YOUR OBJECTIVE
Beneath this task is a listing. State how many of its lines include the string "United", giving nothing but the number.

EXERCISE INPUTS

....

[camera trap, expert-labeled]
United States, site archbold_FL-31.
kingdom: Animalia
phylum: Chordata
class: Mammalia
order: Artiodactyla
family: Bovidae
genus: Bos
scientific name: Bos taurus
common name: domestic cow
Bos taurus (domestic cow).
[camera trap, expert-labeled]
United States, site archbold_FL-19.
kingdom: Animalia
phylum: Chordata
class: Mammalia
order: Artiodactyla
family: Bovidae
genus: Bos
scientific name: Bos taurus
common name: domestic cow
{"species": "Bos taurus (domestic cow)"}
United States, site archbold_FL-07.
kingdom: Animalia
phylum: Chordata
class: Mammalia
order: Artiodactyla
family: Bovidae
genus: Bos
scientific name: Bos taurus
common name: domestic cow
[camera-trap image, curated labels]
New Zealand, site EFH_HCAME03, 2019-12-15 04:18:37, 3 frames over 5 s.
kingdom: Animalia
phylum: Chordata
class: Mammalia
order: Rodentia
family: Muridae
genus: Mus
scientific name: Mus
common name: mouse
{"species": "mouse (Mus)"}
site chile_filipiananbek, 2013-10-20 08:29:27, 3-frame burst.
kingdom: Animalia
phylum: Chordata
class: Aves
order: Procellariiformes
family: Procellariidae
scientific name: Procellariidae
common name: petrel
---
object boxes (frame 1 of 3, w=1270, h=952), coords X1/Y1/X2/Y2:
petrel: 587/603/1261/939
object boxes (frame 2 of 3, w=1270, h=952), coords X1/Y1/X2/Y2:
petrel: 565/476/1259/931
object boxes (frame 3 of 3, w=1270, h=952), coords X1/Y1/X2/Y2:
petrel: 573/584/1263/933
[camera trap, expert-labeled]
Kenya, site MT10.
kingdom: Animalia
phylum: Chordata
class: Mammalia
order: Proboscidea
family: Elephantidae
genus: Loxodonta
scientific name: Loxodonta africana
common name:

....

THE ANSWER
3